除去不得不辦的事,他便寸步不離地守在溫棚外。
批文書、見暗樁、發號施令,都在溫棚門口的矮凳上完成。
偶爾抬頭,看一眼蹲在泥土裏的身影,便覺得心安。
是夜,溫棚裡的活兒告一段落。
夫妻二人並肩坐在棚外田埂上,仰頭望向滿天星鬥。
郊外的星星,比京城多得多,也亮得多。
密密麻麻鋪滿天幕,像誰打翻了一匣碎銀。
溫時寧看了許久,輕聲道:“同是一片天,京城的星星卻少得可憐。”
傅問舟握著她的手,拇指在她手背上輕輕摩挲,有感而發:“不是星星少,是京城人心詭譎,烏煙瘴氣,反倒遮了星月。”

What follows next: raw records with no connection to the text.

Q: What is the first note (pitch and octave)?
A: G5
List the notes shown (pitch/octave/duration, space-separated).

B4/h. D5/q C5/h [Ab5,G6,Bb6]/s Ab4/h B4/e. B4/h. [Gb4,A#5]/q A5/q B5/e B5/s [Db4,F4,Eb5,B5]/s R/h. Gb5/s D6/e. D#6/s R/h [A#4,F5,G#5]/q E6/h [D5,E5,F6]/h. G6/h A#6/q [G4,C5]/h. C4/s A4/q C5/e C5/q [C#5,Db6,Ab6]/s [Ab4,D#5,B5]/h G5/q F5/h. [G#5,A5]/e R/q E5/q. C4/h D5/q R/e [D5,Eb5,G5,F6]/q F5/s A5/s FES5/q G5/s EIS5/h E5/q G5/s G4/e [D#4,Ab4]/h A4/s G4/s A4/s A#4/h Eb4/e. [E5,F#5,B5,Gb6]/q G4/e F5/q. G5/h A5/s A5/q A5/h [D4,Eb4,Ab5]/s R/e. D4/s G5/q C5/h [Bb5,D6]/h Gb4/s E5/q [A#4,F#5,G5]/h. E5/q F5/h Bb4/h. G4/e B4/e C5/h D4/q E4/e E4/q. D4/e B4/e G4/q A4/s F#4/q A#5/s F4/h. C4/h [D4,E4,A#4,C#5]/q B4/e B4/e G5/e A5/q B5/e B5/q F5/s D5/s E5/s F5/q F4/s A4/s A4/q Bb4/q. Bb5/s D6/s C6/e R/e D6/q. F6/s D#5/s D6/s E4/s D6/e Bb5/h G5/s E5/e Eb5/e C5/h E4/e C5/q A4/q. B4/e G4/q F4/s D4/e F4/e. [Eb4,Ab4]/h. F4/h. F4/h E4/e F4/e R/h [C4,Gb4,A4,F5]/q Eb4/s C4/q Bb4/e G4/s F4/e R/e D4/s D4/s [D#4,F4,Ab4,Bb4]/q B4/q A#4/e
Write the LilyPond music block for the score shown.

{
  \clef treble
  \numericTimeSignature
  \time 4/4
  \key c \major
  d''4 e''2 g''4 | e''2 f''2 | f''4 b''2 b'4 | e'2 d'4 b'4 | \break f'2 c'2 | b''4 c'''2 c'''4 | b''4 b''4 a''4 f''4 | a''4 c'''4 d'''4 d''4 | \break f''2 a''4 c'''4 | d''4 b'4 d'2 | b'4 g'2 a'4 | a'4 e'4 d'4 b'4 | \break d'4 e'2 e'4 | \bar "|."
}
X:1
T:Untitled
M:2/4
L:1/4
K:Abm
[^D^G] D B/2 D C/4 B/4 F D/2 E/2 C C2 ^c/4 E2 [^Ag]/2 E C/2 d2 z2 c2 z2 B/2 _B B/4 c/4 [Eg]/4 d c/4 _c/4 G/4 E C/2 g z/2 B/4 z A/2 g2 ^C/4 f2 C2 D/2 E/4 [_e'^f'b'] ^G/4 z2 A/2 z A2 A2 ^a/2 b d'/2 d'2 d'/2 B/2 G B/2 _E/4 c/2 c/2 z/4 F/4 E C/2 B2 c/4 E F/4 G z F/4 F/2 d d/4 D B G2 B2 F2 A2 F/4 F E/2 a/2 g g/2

溫時寧側頭看他,月光落在他眉骨上,將那張被風霜磨礪過的臉,映得格外清雋。
遠處,隱隱傳來香草和晉安的說話聲。
“聽說宮裏下了旨意,若是夫人培育不出耐旱糧苗,便要拿夫人祭天祈雨……這萬一真不成,可如何是好?”
“呸呸呸!閉上你的烏鴉嘴!”
香草厲聲:“夫人連絕跡的藥材都能種出來,區區種苗算什麼?你少在這兒長他人誌氣!”
“我就是擔心……”
“擔心你個頭!再多說一句,明兒你別想吃飯!”
晉安不敢再吭聲。
溫時寧聽著,唇角彎了彎。
她再次看向傅問舟,眼底映著滿天星光,語氣認真道:“二爺呢?信我嗎?”
傅問舟想也沒想,脫口而出:“信。”
若是不信,他豈敢如此佈局。
溫時寧輕咬下唇,眼底的星光晃了晃,難免忐忑:“若是……”
“不必多想。”傅問舟抬手攬著她,語氣溫柔卻帶著萬鈞擔當,“你隻管安心做分內之事,天塌下來,自有為夫扛著。”
溫時寧靠在他胸口,聽著那熟悉而有力的心跳,鼻尖泛酸,眼眶微熱。
卻是噗嗤一笑,抬起頭,故意道:“我是說,若是我種出來了,二爺打算怎麼謝我?”